## Data records:
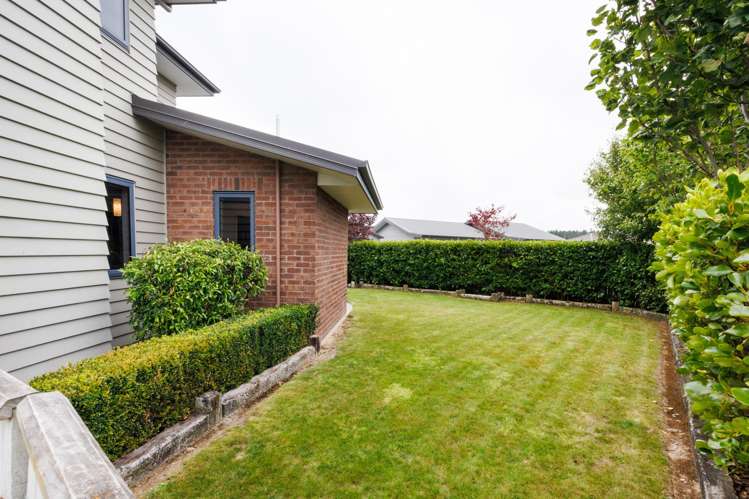 18 Oak Crescent Ashhurst_38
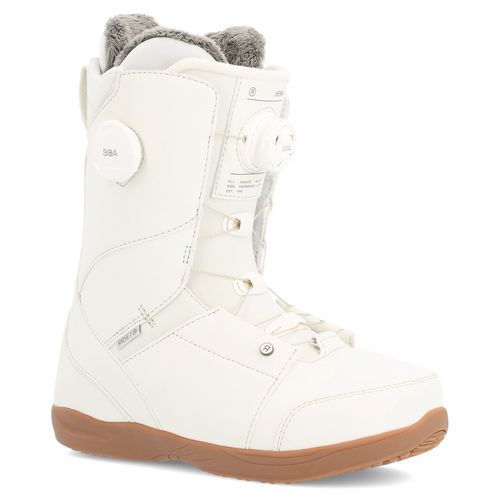 Ride Hera Women's Snowboard Boots 2023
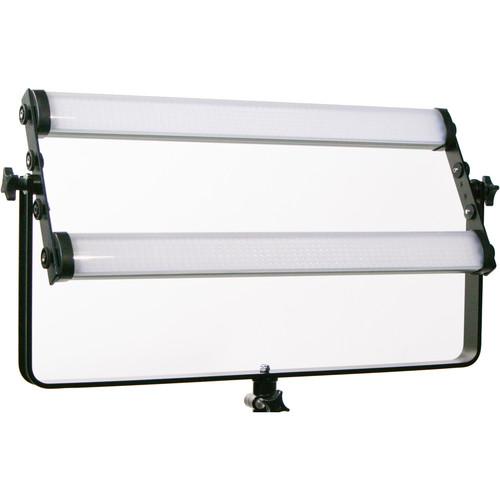 Intellytech 24" IntellySticks Battery-Operated LED Lights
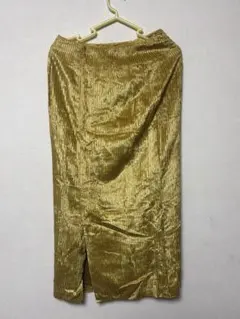 Item thumbnail for item 05c08283-9295-4f4e-9286-d63ca613a614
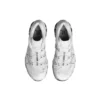 Salomon XT-QUEST Advanced Trail „White”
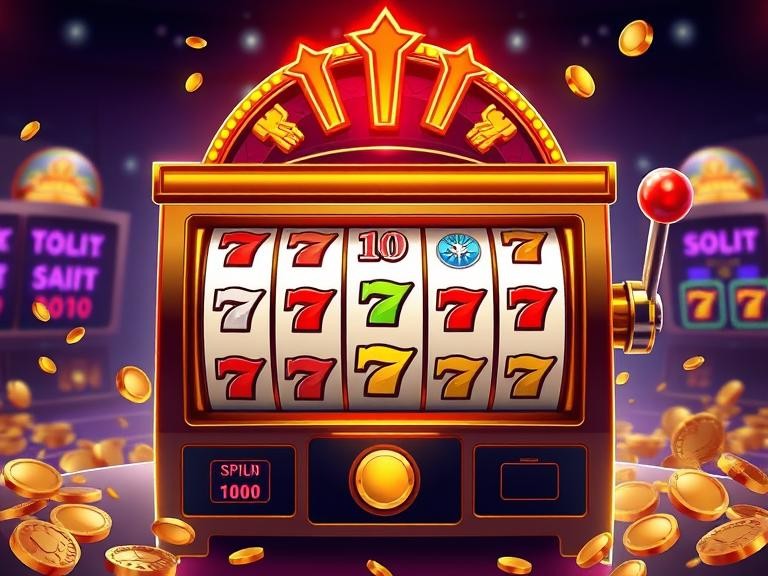 btbet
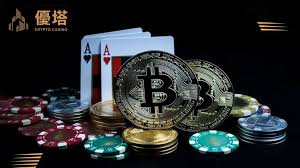 你敢领我就敢送！USDT娱乐城体验金天天送，真的能提！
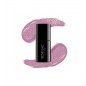 Гел лак 319 Shimmer Dust Pink Semilac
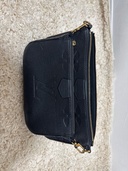 分からない（ブランドバッグ）の商品画像 - 査定依頼日：2026年1月29日 - 最高査定価格：150,000円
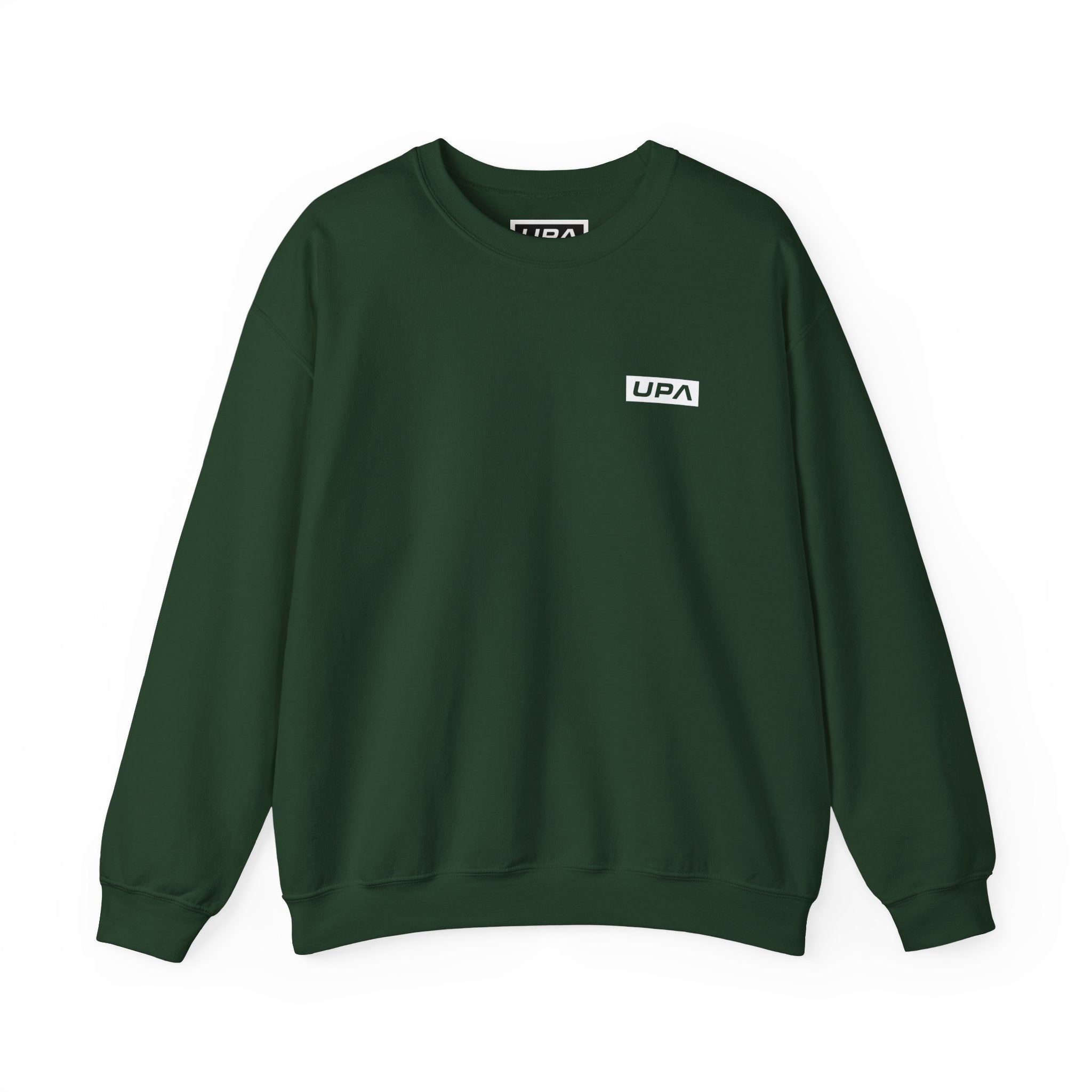 Unisex Heavy Blend Sweatshirt Nr. 1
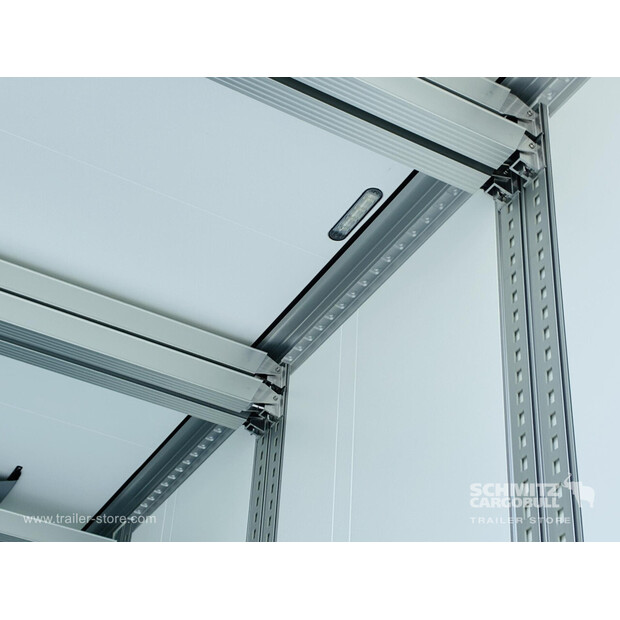 2026 Schmitz Cargobull OTHERS-46796942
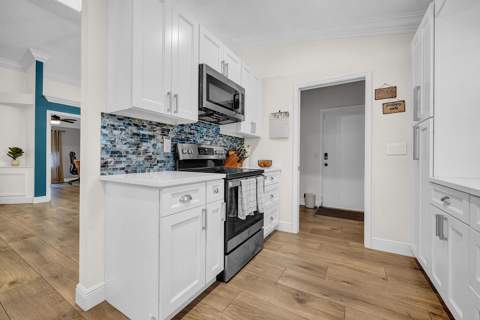 6243 Windlass Circle, Boynton Beach FL - photo 16 of 49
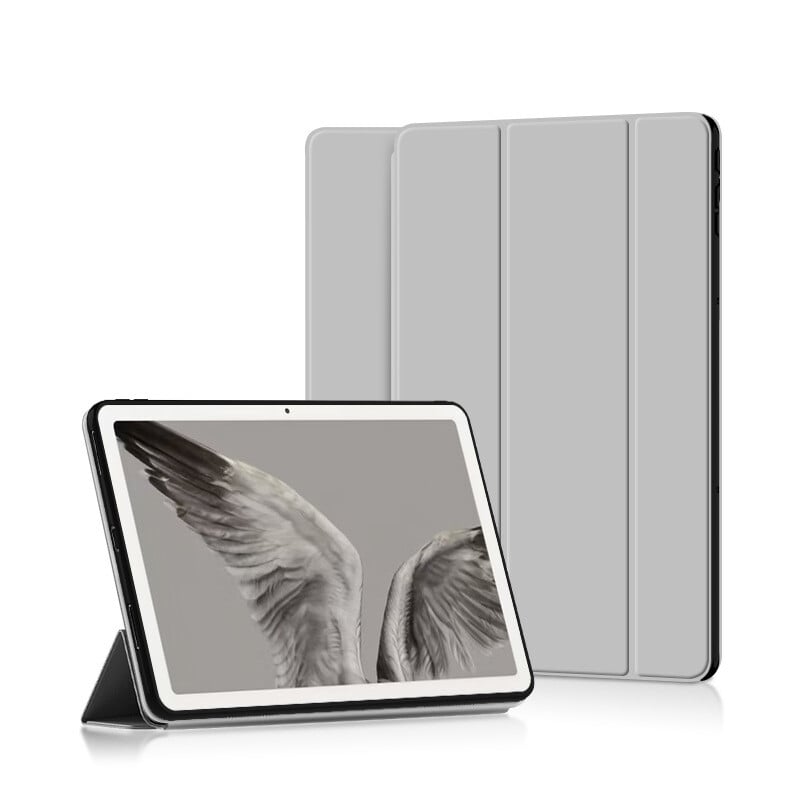 Husă pentru tableta Google Pixel (2023) Accesorii de protecție pentru tablete Rezistenta la praf și murdărie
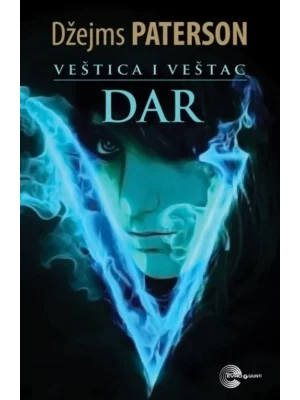 VESTICA I VESTAC 2-DAR- EVRO GIUNTI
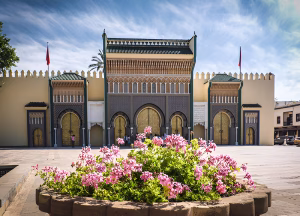 Discover the Stunning Fez Medina Morocco: Explore the World’s Largest Living Labyrinth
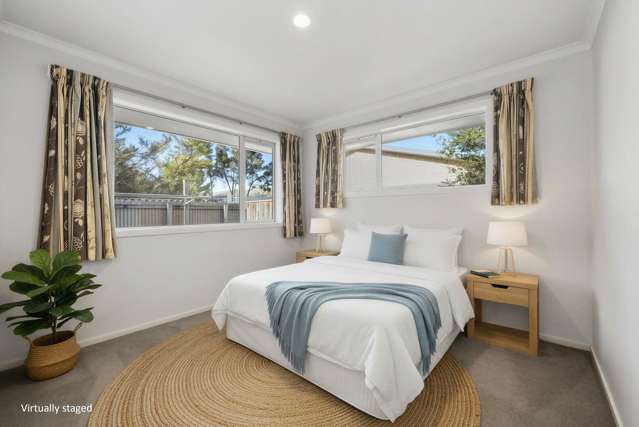 110a Hospital Road Witherlea_4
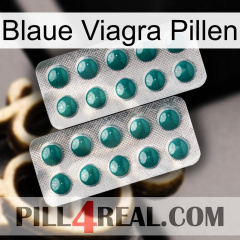 Blue Viagra Pills dapoxetine2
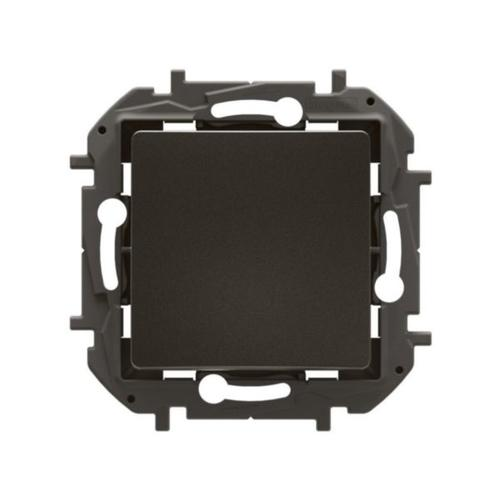 LG-NP2310BK-WEB-F.webp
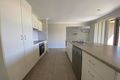 Property photo of 2 Warilla View Blacks Beach QLD 4740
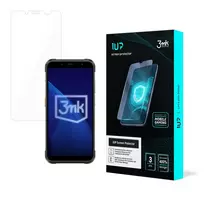 3mk Protection Ulefone Power Armor 16 Pro / 16S - 3mk 1UP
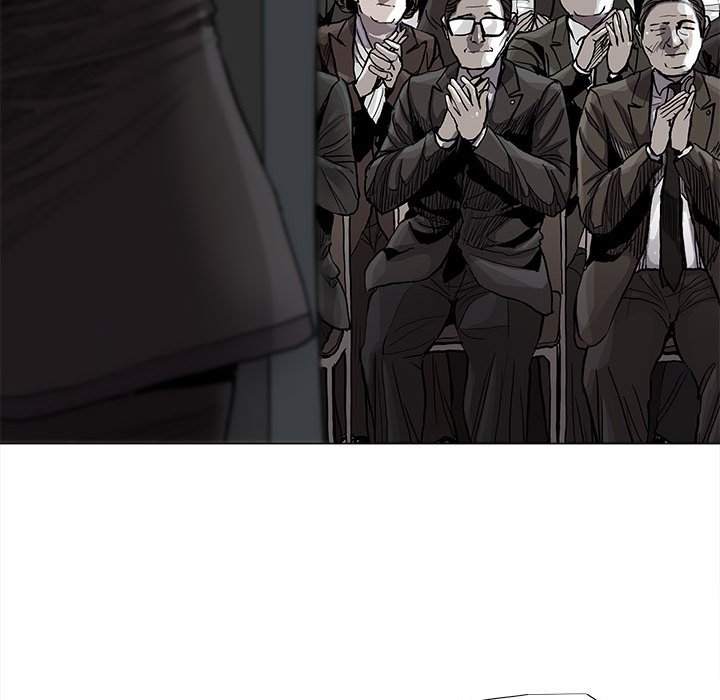 第 89 话 [完结]10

## What to produce:
The required response consists solely of the lines from the line containing "Property photo of" through the end of the listing, both ends included, copied exactly without pictures.

## Exercise response:
 Property photo of 2 Warilla View Blacks Beach QLD 4740
 3mk Protection Ulefone Power Armor 16 Pro / 16S - 3mk 1UP
 第 89 话 [完结]10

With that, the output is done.